An ounce of prevention goes a long way.
Perhaps everything should be put on a PM schedule? This is actually the old school approach, and I find it still exists in practice all over the world.
The reliability of a system is an unknown hazard and is affected by the relative timing of the preventative task. This timing comes from the EAM in the form of a work order which is supposed to be generated relative to the wear out of the component. How well this task aligns with reality is quite important. If the preventative work order produced by the EAM system comes out at the wrong time, there is a direct adverse effect on system reliability.
EAM systems are particularly good at forecasting the due date of the next work order and creating a work order to combat a component wear out failure. However, wear is not always easily predicted by the EAM and so we see in practice, that not all EAM generated work orders suppress the wear out failures. One reason for this variance is the EAM system work order was produced based on the system calendar time base along with a programmed periodicity that was established in the past to predict the future wear performance.
We don’t always get this right.
As a result we generate work orders for work that is not required, or work that should have been performed before the component failed, not just after the component failed.
Maybe this sounds familiar?
Calendar based forecasts assume wear is constant with time. It is not.
A metric based in operating hours is often a more complete and precise predictor of a future failure. It’s true most EAM systems today allow predictable work to be actioned and released by either calendar time or operating hours and allow other types of time-indexed counters to trigger PM work orders.
A key to success is producing the work order just ahead of the period of increased risk to failure due to wear. Whether by calendar or some other counter we call the anticipation of failure, and the work order to combat it, the traditional view of maintenance.
This all sounds simple enough.
The basic job of a reliability engineer is to figure out when something will likely fail based on its past performance and schedule a repair or part change. The EAM functionality is used to produce a work order ahead of the failure, and if that work is performed on-time, we should then operate the system with high reliability.
The reliability side of this conjecture, when combined with an EAM to support, is problematic.

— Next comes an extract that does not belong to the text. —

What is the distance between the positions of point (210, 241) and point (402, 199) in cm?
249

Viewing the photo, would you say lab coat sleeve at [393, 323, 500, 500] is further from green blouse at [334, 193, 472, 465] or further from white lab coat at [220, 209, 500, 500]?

If the work order is either ill-timed from the EAM or not performed on time during the maintenance work execution, there is an increased finite probability that the preventative task will not succeed in its purpose to prevent a failure. Equally devastating, if the PM schedule is poorly aligned or poorly actioned, the general result mirrors the performance expected from a repair maintenance policy, and the system can decay into a ridiculously low level of reliability, with near constant sporadic wear out of one of the many components within the system.
When preventative maintenance is properly practiced so that it embraces all components known to be subject to wear out, a repairable system can operate at high reliability and availability with a very low “pure chance” failure rate and do so for indefinitely long periods of time.
Determining what to put into the EAM is really where the game begins.